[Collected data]
■ ■ ■ ■ ■ ■ ■
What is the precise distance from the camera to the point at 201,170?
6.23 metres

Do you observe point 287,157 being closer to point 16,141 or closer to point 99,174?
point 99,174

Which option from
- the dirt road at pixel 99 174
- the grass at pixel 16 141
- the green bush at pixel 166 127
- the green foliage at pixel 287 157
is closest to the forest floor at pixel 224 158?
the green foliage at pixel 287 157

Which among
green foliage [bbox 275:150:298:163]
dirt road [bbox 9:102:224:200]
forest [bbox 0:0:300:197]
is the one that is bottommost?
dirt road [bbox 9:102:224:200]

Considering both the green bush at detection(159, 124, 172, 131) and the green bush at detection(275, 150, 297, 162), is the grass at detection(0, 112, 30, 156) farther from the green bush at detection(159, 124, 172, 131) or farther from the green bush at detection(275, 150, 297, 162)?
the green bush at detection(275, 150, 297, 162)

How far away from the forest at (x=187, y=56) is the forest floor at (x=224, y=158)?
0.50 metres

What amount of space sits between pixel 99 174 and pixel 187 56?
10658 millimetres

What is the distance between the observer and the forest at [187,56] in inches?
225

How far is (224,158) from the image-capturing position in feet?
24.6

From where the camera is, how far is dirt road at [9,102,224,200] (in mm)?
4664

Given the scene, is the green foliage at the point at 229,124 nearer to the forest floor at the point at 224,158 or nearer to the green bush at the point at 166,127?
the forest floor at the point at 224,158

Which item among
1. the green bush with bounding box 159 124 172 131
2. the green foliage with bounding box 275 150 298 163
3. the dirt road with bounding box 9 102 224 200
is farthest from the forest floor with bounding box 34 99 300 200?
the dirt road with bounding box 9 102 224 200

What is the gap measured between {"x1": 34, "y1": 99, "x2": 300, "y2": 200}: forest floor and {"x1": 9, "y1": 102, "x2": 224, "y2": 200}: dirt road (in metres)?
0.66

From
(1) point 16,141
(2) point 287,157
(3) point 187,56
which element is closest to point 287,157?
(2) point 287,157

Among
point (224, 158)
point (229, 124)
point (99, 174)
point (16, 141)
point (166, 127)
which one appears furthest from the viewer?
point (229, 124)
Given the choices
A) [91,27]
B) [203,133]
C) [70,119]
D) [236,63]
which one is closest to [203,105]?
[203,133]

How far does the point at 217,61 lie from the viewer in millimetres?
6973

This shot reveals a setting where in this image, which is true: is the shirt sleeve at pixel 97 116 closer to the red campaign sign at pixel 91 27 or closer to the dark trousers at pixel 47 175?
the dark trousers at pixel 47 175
■ ■ ■ ■ ■ ■ ■
Copy out the lines of the material above verbatim, starting with the line that contains "This shot reveals" and going on through the end of the material.

Worked solution:
This shot reveals a setting where in this image, which is true: is the shirt sleeve at pixel 97 116 closer to the red campaign sign at pixel 91 27 or closer to the dark trousers at pixel 47 175?
the dark trousers at pixel 47 175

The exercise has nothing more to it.